Les événements de 1814 et de 1815, en rendant la paix à l'Europe, permirent à un très-grand nombre de Grecs, qui combattaient dans nos rangs, de retourner dans leur patrie, et d'y répandre les lumières et les idées de liberté et d'indépendance qu'ils avaient puisées dans notre pays. Ils vinrent donner une nouvelle force au mouvement intellectuel qui se manifestait alors en Grèce et qui avait été entretenu tant par les généreux efforts de quelques riches hellènes secondés par Coray, que par les écoles organisées dans les îles Ioniennes sous la domination française.

Les Grecs passèrent plusieurs années dans l'incertitude et les préparatifs ; enfin, après quelques troubles dans le nord de la Grèce, l'insurrection éclata, en 1821, dans la Morée. Cette première année ne fut pas heureuse pour les Grecs, qui n'avaient ni chefs ni armée. La France seule garda une stricte neutralité, tandis que la Russie, l'Angleterre et l'Autriche étaient ouvertement hostiles.

En 1823, une ambassade adressée par les Grecs au congrès de Vérone amena les puissances à déclarer que la Grèce, n'étant point un État indépendant, ne pouvait demander ni attendre des secours. Cette réponse décourageante fut pourtant plus utile que nuisible à la cause de la Grèce. Des comités philhellènes se formèrent en France,

en Angleterre, en Allemagne, et des sommes considérables y furent versées par les particuliers.

LIGNES FOURNIES —

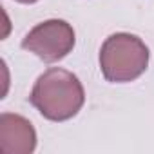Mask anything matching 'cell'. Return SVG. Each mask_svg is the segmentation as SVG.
Returning a JSON list of instances; mask_svg holds the SVG:
<instances>
[{
  "mask_svg": "<svg viewBox=\"0 0 154 154\" xmlns=\"http://www.w3.org/2000/svg\"><path fill=\"white\" fill-rule=\"evenodd\" d=\"M29 102L44 118L65 122L78 114L85 102V93L76 74L62 67H53L38 76Z\"/></svg>",
  "mask_w": 154,
  "mask_h": 154,
  "instance_id": "cell-1",
  "label": "cell"
},
{
  "mask_svg": "<svg viewBox=\"0 0 154 154\" xmlns=\"http://www.w3.org/2000/svg\"><path fill=\"white\" fill-rule=\"evenodd\" d=\"M149 65V47L141 38L129 33L111 35L100 51V69L107 82L125 84L145 72Z\"/></svg>",
  "mask_w": 154,
  "mask_h": 154,
  "instance_id": "cell-2",
  "label": "cell"
},
{
  "mask_svg": "<svg viewBox=\"0 0 154 154\" xmlns=\"http://www.w3.org/2000/svg\"><path fill=\"white\" fill-rule=\"evenodd\" d=\"M74 40V29L71 24L54 18L35 26L22 40V47L45 63H54L72 51Z\"/></svg>",
  "mask_w": 154,
  "mask_h": 154,
  "instance_id": "cell-3",
  "label": "cell"
},
{
  "mask_svg": "<svg viewBox=\"0 0 154 154\" xmlns=\"http://www.w3.org/2000/svg\"><path fill=\"white\" fill-rule=\"evenodd\" d=\"M36 147V132L26 118L11 112L0 116V152L29 154Z\"/></svg>",
  "mask_w": 154,
  "mask_h": 154,
  "instance_id": "cell-4",
  "label": "cell"
},
{
  "mask_svg": "<svg viewBox=\"0 0 154 154\" xmlns=\"http://www.w3.org/2000/svg\"><path fill=\"white\" fill-rule=\"evenodd\" d=\"M17 2H20V4H35L38 0H17Z\"/></svg>",
  "mask_w": 154,
  "mask_h": 154,
  "instance_id": "cell-5",
  "label": "cell"
}]
</instances>
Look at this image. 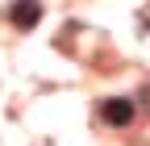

TRAVAIL À FAIRE —
(1) Répondez à ces questions sur l'extrait :
(a) En quelle année et dans quelle région l'insurrection éclata-t-elle ?
(b) Sous quelle domination les écoles des îles Ioniennes furent-elles organisées ?
(c) À quel congrès les Grecs envoyèrent-ils une ambassade en 1823 ?
(2) Selon l'extrait, pourquoi la première année de l'insurrection ne fut-elle pas heureuse pour les Grecs ?
(3) Transformez en liste le paragraphe de l'extrait qui commence par « Les Grecs passèrent plusieurs années », en gardant ses faits principaux.

RÉSULTATS ATTENDUS —
(1)
(a) En 1821, dans la Morée.
(b) Sous la domination française.
(c) Au congrès de Vérone.

(2) Elle ne fut pas heureuse parce que les Grecs n'avaient ni chefs ni armée.

(3)
- Plusieurs années d'incertitude et de préparatifs.
- Quelques troubles dans le nord de la Grèce.
- L'insurrection éclate en 1821 dans la Morée.
- Première année malheureuse : les Grecs n'ont ni chefs ni armée.
- La France garde une stricte neutralité.
- La Russie, l'Angleterre et l'Autriche sont ouvertement hostiles.